Information Theory

10 min readSep 18, 2019

For most of us, communication is something that comes naturally and binds living creatures together so we can connect, work and share ideas with countless people of the world. Due to the convenience and huge accessibility of the modern communication systems, we often take it for granted. The ability to select a message at one point and reproduce the exact replica of it at another location does not intrigue us. However, this was the fundamental problem and the area demanding intense research in 20th-century ¹. To perceive how admirable the evolution of communication and information theory is, let’s go back in time and consider telecommunications in the 1940s.

Back then, the telephone system was growing rapidly; however, the major problem was the difference between the received and the transmitted signal.
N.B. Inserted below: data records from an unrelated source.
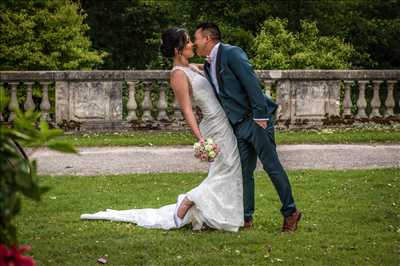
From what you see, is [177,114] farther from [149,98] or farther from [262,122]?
[262,122]

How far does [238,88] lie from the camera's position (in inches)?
294

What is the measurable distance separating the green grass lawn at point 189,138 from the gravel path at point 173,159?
375 millimetres

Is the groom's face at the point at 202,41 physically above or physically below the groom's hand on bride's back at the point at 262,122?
above

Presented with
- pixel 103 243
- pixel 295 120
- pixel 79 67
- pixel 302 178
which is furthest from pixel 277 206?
pixel 79 67

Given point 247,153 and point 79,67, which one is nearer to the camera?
point 247,153

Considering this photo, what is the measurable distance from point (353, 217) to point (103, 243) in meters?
2.52

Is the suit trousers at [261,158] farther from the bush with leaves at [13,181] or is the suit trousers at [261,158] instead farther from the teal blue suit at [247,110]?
the bush with leaves at [13,181]

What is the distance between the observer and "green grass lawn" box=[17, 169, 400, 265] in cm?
654

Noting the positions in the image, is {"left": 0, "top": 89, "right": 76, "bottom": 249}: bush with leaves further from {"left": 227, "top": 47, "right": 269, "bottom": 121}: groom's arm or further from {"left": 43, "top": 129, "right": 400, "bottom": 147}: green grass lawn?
{"left": 43, "top": 129, "right": 400, "bottom": 147}: green grass lawn

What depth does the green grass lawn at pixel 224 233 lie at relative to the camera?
6.54 meters

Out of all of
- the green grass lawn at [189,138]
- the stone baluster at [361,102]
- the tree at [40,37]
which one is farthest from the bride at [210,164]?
the tree at [40,37]

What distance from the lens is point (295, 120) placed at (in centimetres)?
1445

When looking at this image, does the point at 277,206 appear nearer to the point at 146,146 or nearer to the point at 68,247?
the point at 68,247

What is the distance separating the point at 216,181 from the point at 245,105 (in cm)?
76
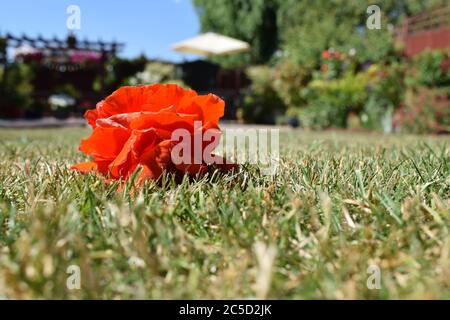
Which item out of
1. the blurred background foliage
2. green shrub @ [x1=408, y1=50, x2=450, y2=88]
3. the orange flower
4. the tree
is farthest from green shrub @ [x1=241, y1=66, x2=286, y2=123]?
the orange flower

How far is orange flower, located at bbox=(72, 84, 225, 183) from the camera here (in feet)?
4.26

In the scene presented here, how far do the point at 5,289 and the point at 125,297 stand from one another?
0.48 ft

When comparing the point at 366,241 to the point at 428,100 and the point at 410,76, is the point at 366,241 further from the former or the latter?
the point at 410,76

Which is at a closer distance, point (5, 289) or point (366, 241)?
point (5, 289)

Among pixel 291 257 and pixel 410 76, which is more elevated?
pixel 410 76

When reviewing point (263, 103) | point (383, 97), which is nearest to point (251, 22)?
point (263, 103)

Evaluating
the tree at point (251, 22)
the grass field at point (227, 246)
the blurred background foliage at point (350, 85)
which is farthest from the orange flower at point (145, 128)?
the tree at point (251, 22)

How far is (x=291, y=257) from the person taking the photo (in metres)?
0.75

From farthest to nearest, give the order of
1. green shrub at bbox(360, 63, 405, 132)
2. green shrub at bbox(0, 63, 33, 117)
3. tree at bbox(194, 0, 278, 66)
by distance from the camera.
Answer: tree at bbox(194, 0, 278, 66) → green shrub at bbox(0, 63, 33, 117) → green shrub at bbox(360, 63, 405, 132)

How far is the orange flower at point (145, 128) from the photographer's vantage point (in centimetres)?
130

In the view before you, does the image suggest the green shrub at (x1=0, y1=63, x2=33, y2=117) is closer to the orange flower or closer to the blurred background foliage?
the blurred background foliage

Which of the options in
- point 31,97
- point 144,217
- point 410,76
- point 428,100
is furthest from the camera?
point 31,97

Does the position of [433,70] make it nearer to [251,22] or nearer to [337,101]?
[337,101]

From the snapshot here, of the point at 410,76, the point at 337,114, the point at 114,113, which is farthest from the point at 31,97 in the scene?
the point at 114,113
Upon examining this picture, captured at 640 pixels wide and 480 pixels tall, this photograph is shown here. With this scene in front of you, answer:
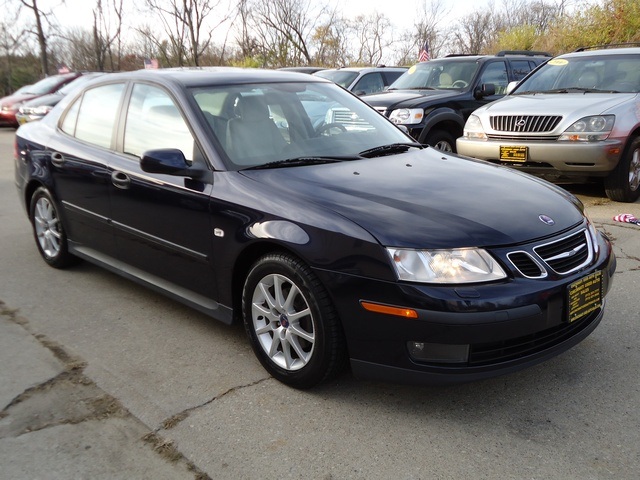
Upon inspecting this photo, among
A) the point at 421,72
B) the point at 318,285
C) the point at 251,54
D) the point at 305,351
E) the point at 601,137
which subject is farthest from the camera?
the point at 251,54

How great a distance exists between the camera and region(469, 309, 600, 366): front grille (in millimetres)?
2646

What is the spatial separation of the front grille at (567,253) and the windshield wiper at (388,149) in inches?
49.9

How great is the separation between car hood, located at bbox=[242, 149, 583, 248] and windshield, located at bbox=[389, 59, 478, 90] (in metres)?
6.14

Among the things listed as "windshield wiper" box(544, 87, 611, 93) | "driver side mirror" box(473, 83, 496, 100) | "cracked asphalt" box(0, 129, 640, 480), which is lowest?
"cracked asphalt" box(0, 129, 640, 480)

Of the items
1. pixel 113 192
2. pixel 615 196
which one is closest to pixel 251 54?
pixel 615 196

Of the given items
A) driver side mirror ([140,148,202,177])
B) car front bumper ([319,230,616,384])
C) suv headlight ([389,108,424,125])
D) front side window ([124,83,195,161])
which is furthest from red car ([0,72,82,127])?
car front bumper ([319,230,616,384])

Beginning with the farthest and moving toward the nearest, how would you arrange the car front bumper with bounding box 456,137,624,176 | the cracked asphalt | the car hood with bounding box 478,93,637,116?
the car hood with bounding box 478,93,637,116, the car front bumper with bounding box 456,137,624,176, the cracked asphalt

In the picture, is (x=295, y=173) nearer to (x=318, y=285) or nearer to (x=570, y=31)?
(x=318, y=285)

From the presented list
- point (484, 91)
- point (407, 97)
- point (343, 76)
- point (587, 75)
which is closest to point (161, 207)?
point (407, 97)

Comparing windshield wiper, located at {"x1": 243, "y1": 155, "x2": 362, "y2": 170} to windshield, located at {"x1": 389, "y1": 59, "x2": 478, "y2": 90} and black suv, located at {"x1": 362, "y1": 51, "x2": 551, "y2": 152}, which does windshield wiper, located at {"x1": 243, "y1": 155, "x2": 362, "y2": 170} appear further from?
windshield, located at {"x1": 389, "y1": 59, "x2": 478, "y2": 90}

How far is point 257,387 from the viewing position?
3100 millimetres

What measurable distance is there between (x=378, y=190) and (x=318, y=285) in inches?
24.1

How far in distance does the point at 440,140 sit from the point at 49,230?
556cm

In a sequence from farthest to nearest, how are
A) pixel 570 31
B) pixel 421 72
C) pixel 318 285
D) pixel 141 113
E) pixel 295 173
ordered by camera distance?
pixel 570 31
pixel 421 72
pixel 141 113
pixel 295 173
pixel 318 285
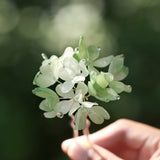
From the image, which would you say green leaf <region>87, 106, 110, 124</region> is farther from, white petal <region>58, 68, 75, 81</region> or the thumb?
the thumb

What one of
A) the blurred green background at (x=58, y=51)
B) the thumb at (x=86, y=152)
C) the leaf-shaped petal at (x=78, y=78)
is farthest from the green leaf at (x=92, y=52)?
the blurred green background at (x=58, y=51)

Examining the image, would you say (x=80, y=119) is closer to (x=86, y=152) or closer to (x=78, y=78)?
(x=78, y=78)

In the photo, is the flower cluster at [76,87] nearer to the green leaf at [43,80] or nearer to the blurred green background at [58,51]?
the green leaf at [43,80]

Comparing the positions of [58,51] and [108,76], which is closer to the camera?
[108,76]

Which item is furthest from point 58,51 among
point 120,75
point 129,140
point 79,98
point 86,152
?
point 79,98

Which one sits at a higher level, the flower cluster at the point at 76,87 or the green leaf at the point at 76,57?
the green leaf at the point at 76,57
The received signal was not exactly equal to the transmitted signal but transmitted signal and a bit of noise (Figure: 1). When the signal was amplified, the noise got amplified too resulting in a weakened signal at the receiver’s end⁵ (Figure: 2).

Figure 1: The receiver received both the source signal and the noise.

Figure 2: The amplifier amplified both signal and noise.

“Before 1948, there was only the fuzziest idea of what a message was. There
was some rudimentary understanding of how to transmit a waveform and
process a received waveform, but there was essentially no understanding of how to turn a message into a transmitted waveform.”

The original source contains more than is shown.